Motus went live May 14 as a unified entry point for carrier registration, operating authority, insurance filings, and a wide range of other FMCSA interactions. In theory, it was supposed to modernize a system that hadn’t been meaningfully updated in decades. In practice, carriers hit identity verification failures, login errors, and an inability to link DOT numbers to the new system almost immediately. Social media filled with complaints. Within days, the agency issued two separate statements.
One was a standard agency memo — measured and specific. FMCSA acknowledged the problems, said it was prioritizing insurance filings and operating authority status as the most urgent fixes, and confirmed that changes had been made to the identity verification and first-time login processes. The second, from FMCSA Administrator Derek Barrs, led with praise. Before addressing the problems at all, Barrs called the Motus launch "a major agency milestone" and "an extraordinary feat of heavy lifting," citing 120,000 user applications and 10,000 regulated entity filings in the first week alone. When he reached the complaints in the fourth paragraph, he described them as "minor technical issues."

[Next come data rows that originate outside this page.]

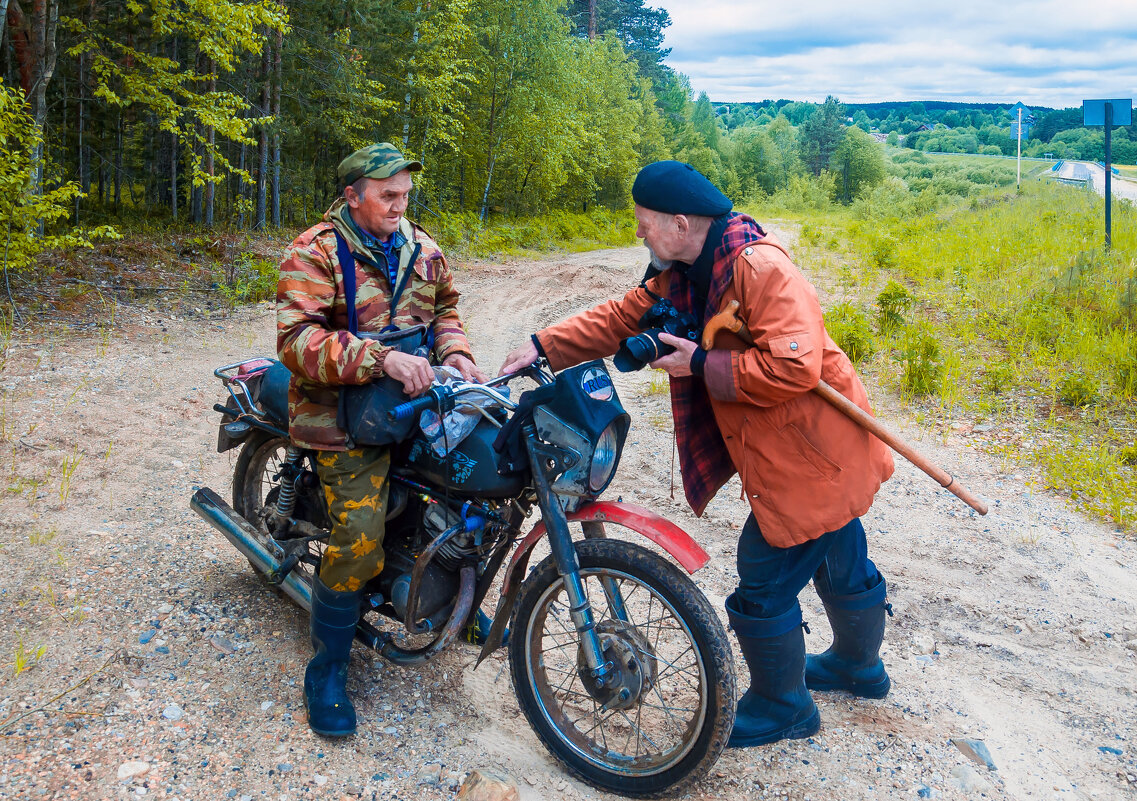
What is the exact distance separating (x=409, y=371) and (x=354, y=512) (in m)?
0.61

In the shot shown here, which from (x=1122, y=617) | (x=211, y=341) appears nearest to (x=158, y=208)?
(x=211, y=341)

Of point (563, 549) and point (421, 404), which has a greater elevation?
point (421, 404)

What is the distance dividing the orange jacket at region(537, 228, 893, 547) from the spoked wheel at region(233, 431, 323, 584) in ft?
7.20

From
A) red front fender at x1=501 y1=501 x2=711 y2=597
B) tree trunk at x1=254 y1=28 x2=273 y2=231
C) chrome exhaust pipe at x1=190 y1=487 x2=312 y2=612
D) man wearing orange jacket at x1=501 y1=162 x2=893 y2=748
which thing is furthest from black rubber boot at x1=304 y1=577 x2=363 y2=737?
tree trunk at x1=254 y1=28 x2=273 y2=231

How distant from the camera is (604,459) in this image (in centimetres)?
257

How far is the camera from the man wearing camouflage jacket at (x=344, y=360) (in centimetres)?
267

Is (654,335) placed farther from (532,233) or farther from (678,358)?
(532,233)

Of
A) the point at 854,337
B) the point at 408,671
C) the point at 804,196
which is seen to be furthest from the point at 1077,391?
the point at 804,196

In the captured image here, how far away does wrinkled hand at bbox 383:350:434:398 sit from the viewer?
104 inches

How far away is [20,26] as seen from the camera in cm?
1162

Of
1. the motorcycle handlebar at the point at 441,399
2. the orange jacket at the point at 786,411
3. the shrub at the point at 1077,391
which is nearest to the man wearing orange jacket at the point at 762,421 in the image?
the orange jacket at the point at 786,411

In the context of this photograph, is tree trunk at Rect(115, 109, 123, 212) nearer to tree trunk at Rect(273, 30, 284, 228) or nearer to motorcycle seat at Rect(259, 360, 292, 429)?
tree trunk at Rect(273, 30, 284, 228)

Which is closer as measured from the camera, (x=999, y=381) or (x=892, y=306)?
(x=999, y=381)

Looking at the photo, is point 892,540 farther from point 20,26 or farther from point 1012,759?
point 20,26
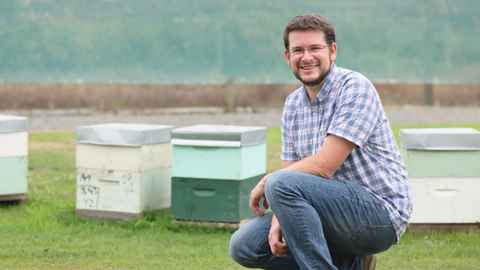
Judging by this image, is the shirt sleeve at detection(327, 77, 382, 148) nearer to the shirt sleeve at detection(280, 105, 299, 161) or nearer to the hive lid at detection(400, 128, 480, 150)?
the shirt sleeve at detection(280, 105, 299, 161)

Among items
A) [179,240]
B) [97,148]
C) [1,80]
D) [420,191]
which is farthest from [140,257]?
[1,80]

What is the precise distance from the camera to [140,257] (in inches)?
216

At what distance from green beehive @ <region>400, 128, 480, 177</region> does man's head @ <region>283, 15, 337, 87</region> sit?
7.52 feet

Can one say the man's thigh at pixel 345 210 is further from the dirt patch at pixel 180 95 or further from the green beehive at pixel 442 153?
the dirt patch at pixel 180 95

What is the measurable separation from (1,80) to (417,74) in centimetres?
543

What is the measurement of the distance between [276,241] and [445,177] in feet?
8.19

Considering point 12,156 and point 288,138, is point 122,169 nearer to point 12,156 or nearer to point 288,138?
point 12,156

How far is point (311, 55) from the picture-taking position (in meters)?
3.99

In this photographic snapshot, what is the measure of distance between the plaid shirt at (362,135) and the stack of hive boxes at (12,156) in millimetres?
3432

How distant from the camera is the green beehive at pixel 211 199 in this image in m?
6.26

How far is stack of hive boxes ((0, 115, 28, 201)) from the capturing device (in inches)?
275

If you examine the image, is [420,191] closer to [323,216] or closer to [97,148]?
[97,148]

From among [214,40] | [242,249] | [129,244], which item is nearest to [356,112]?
[242,249]

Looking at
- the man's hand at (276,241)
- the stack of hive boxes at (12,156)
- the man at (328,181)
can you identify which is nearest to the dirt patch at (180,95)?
the stack of hive boxes at (12,156)
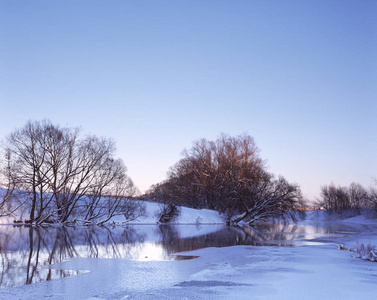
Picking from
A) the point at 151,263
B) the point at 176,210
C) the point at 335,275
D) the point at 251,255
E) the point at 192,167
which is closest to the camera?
the point at 335,275

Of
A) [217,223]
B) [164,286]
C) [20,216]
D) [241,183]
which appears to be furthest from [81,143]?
[164,286]

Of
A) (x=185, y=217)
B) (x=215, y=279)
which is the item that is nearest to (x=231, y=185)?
(x=185, y=217)

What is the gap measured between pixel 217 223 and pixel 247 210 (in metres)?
3.47

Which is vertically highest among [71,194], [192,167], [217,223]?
[192,167]

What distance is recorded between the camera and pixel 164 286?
6621 mm

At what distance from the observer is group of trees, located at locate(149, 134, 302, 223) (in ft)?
118

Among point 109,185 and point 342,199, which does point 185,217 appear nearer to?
point 109,185

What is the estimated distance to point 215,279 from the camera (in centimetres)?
731

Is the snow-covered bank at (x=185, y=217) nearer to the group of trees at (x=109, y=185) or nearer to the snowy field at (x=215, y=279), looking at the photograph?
the group of trees at (x=109, y=185)

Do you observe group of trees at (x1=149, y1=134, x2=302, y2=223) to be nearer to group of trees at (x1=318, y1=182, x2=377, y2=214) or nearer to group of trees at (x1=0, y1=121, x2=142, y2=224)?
group of trees at (x1=0, y1=121, x2=142, y2=224)

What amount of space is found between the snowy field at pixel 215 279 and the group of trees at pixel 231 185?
25476mm

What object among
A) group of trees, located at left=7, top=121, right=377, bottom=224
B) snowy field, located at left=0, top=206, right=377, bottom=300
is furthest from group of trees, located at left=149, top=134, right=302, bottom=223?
snowy field, located at left=0, top=206, right=377, bottom=300

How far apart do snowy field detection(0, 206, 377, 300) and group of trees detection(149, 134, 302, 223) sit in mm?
25476

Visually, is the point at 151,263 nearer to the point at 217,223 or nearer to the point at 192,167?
the point at 217,223
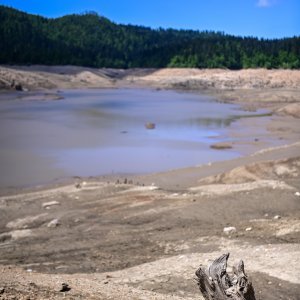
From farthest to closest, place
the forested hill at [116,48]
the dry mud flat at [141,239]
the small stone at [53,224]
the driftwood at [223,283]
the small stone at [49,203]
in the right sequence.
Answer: the forested hill at [116,48] → the small stone at [49,203] → the small stone at [53,224] → the dry mud flat at [141,239] → the driftwood at [223,283]

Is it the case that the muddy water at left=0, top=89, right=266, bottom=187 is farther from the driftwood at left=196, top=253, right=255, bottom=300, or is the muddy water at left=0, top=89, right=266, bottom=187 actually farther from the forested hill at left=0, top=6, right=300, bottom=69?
the forested hill at left=0, top=6, right=300, bottom=69

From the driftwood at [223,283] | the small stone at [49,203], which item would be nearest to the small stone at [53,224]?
the small stone at [49,203]

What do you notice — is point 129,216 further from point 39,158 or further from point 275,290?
point 39,158

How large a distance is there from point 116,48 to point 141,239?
154441mm

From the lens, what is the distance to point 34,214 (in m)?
12.6

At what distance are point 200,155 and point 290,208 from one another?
11.9 metres

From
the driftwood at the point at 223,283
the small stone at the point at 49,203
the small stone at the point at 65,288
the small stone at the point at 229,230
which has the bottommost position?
the small stone at the point at 49,203

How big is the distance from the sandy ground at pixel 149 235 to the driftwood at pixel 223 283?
5.30ft

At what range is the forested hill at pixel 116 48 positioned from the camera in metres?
100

The industry has not been receptive to that framing. P. Sean Garney, co-director at Scopelitis Transportation Consulting, told FreightWaves he’s been working with carriers trying to get into the system and sees no near-term resolution. "I don’t have a good sense that they’re getting any closer to fixing this," Garney said. Carriers have been spending hours on hold with FMCSA for tasks that aren’t time-sensitive — exactly the kind of unnecessary traffic that compounds the congestion. An early FMCSA advisory telling users to stay off the system if they didn’t need to be on it apparently didn’t circulate widely enough.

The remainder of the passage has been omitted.